Electronic – How to software-decode this 260KHz serial stream

communicationdigital-logicprotocolserialsignal

I've probed this serial stream coming out of a scoreboard controller and it seems like a proprietary protocol. How would I go about trying to software-decode this?

Serial stream

The start bit is 7.8us long. All the data bits are about 3.85us, giving a bus speed of around 260KHz. A logic HIGH bit starts with a 3.1us HIGH period then a ~800ns LOW. A logic LOW bit is the same but the periods are switched. Each packet is made of 255 bits, so about one packet is sent every millisecond.

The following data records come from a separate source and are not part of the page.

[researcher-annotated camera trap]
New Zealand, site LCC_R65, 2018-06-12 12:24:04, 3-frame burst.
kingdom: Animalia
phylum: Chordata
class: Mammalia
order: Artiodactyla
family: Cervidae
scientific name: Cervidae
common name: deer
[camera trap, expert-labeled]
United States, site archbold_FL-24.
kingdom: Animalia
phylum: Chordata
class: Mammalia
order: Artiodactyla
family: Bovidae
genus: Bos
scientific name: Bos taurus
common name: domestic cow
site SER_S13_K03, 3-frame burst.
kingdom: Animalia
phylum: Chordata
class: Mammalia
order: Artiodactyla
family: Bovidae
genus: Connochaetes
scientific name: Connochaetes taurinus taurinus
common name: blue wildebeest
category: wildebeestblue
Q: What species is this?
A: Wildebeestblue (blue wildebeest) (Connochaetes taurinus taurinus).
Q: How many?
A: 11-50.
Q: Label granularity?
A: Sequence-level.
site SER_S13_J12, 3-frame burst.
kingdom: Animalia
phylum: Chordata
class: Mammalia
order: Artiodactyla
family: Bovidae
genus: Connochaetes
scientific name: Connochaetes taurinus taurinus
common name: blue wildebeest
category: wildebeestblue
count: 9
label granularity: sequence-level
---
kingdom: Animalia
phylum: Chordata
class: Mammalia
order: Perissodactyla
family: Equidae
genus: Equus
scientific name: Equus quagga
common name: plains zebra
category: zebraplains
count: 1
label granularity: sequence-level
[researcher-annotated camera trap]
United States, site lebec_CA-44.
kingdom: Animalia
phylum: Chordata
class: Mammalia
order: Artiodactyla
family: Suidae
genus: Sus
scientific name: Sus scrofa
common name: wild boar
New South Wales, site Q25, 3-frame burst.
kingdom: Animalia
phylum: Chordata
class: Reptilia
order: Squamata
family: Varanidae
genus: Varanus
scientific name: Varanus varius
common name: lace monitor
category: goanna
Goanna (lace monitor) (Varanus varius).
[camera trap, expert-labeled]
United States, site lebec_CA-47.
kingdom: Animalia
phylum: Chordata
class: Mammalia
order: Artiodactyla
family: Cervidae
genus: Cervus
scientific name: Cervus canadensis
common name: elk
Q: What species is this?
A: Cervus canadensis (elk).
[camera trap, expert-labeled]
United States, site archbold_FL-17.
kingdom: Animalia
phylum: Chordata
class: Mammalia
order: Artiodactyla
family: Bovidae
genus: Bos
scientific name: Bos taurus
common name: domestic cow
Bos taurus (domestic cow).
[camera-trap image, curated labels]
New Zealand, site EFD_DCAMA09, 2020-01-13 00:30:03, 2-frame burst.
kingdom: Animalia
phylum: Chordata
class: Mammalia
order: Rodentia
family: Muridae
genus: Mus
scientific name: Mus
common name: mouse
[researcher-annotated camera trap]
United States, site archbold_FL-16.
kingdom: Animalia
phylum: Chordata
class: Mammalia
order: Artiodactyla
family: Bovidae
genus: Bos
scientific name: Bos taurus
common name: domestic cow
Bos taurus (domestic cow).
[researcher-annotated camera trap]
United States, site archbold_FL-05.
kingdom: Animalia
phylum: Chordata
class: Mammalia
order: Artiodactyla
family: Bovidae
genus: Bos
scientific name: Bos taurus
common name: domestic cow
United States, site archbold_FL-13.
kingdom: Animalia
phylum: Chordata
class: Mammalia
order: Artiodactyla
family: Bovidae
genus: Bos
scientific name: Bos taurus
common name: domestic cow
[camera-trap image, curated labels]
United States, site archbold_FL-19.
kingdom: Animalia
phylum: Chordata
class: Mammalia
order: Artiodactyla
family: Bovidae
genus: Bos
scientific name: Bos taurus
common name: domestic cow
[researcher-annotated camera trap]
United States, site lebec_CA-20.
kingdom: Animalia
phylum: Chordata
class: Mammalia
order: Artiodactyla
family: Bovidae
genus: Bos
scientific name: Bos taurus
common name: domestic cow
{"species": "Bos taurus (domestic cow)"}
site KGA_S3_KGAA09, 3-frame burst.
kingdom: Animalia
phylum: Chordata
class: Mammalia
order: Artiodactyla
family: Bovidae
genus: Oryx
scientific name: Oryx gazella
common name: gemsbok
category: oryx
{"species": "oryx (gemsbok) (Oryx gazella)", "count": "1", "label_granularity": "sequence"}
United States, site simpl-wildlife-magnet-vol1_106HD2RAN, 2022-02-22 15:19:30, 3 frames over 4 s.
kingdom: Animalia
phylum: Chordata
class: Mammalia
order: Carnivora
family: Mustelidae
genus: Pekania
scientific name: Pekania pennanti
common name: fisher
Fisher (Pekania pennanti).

I've thought of triggering on the rising edge and then reading the pin level after a short delay, but I don't think an interrupt-driven scheme would work that well because of the overhead.

Any ideas?

Best Answer

You say that the overhead of interrupt handling would be too high, but I don't think that's necessarily true. A cheap microcontroller may not be able to do much useful processing of the data stream, but it should be powerful enough to serve as an ad-hoc converter.

Let's take an AVR chip as an example: the ATmega328P that serves as the core of the Arduino dev board. At the maximum clock rate of 20MHz, you get 77 clock cycles per bit. According to the datasheet (page 15) it takes about 7 clock cycles to enter an ISR and 4 cycles to exit.

Assuming you spend half of each data bit in a spin-loop waiting for the right time to sample the input, you're left with about 27 cycles per bit outside of the interrupt handler. Most AVR instructions are single-cycle, so that should be plenty of time to frame the bits into bytes and shove them onto an SPI link to your host processor.

(I've glossed over the problem of detecting start bits. One option is to reset one of the built-in timers at the beginning of every bit, and use the output compare to determine whether the interval between two rising edges exceeds a threshold.)